** Exercise text follows **

WASHINGTON — At a congressional hearing yesterday, Rep. Heath Shuler, D-N.C., called for an end to national competitive bidding.

Shuler convened the hearing of the House Small Business Subcommittee on Rural Development, Entrepreneurship and Trade, which he chairs, to discuss the effects of the Medicare bidding program on small business. During the hearing, he noted, the majority of DMEPOS suppliers are small businesses but the "bidding program allowed many of the small suppliers to be outbid by larger, less knowledgeable firms."

CMS implemented Round One of the program July 1, but Congress delayed it two weeks later after an outcry from HME stakeholders. Passage of the Medicare Improvements for Patients and Providers Act July 15 ended the contracts that had been signed for the first round and made some changes to the program.

But in the waning days of the Bush administration on Jan. 16, CMS published an interim final rule to ramp the bidding program back up. The IFR was scheduled to become effective Feb. 17. On Feb. 6, however, CMS announced the agency was considering a 60-day delay under the Obama administration's instructions to review any regulations that had not yet taken effect. Comments on delay of the IFR are due today.

** End of Exercise text **
** Raw data follows **

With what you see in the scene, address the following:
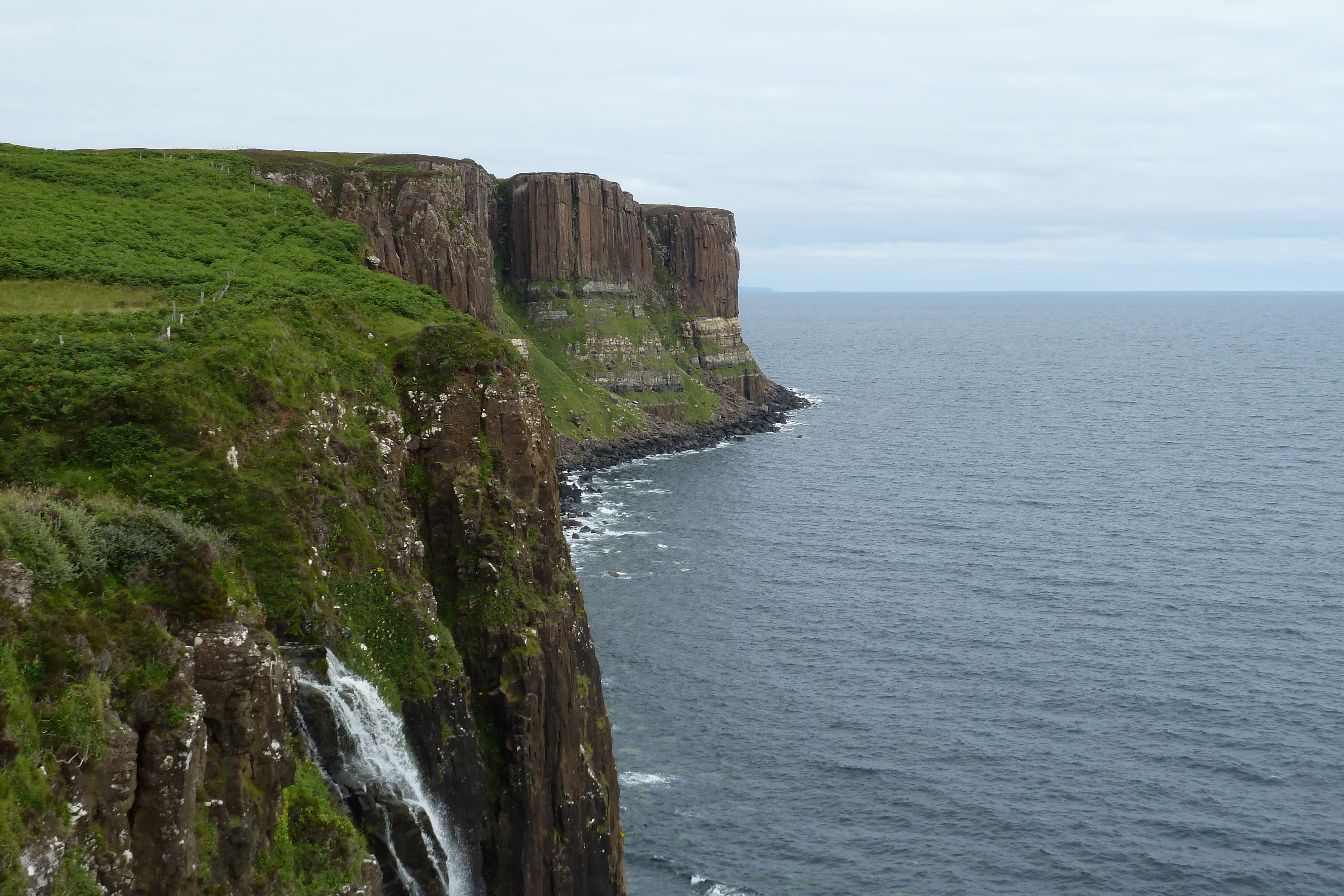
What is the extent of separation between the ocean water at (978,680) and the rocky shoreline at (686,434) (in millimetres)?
9925

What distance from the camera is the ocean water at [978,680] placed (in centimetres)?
5066

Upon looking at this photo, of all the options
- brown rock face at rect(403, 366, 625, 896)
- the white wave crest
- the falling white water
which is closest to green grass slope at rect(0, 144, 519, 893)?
the falling white water

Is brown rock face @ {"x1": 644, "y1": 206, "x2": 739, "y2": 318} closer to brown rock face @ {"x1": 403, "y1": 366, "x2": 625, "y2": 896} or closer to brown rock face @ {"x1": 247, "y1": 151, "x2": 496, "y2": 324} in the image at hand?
brown rock face @ {"x1": 247, "y1": 151, "x2": 496, "y2": 324}

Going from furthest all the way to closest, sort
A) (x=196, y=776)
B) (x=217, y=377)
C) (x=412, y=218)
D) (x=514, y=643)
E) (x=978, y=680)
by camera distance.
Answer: (x=412, y=218) → (x=978, y=680) → (x=514, y=643) → (x=217, y=377) → (x=196, y=776)

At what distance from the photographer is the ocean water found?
5066 centimetres

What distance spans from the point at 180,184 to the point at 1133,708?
6262cm

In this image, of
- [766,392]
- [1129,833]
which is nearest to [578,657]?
[1129,833]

** End of Raw data **

__List of tasks__:
1) Quote the Medicare bidding article from "CMS implemented Round" up to and including "to the program.".
2) Extend the article on the Medicare bidding hearing, picking up right after its final sentence.
The records stand apart from the article on Medicare competitive bidding and are unrelated to it.

__Responses for each task__:
1)
CMS implemented Round One of the program July 1, but Congress delayed it two weeks later after an outcry from HME stakeholders. Passage of the Medicare Improvements for Patients and Providers Act July 15 ended the contracts that had been signed for the first round and made some changes to the program.

2)
"In the next two months, the administration will review — and hopefully eliminate — the competitive bidding program altogether," Shuler said.

Several independent HME providers who bid in Round One testified at the standing-room-only hearing, which dovetailed with a Capitol Hill lobby effort sponsored by the American Association for Homecare.

Georgie Blackburn, vice president of Blackburn's in Tarentum, Pa., testified on behalf of AAHomecare that the bidding program is actually anti-competitive because it clears the marketplace of competition by reducing the number of eligible providers that can serve Medicare beneficiaries. "It will eliminate 90 percent of the home care providers — typically small, family-owned businesses — in any marketplace where it is implemented, "she said.

Blackburn also told the committee a program "whose primary selection criterion is product price represents a 'race to the bottom' that will jeopardize quality and access to care." She said her company, located in the Pittsburgh MSA, had a "learning curve" of several years on some aspects of home oxygen delivery. But companies "that had no experience providing patients with a product category or were not located in the MSA were offered winning contracts," she said.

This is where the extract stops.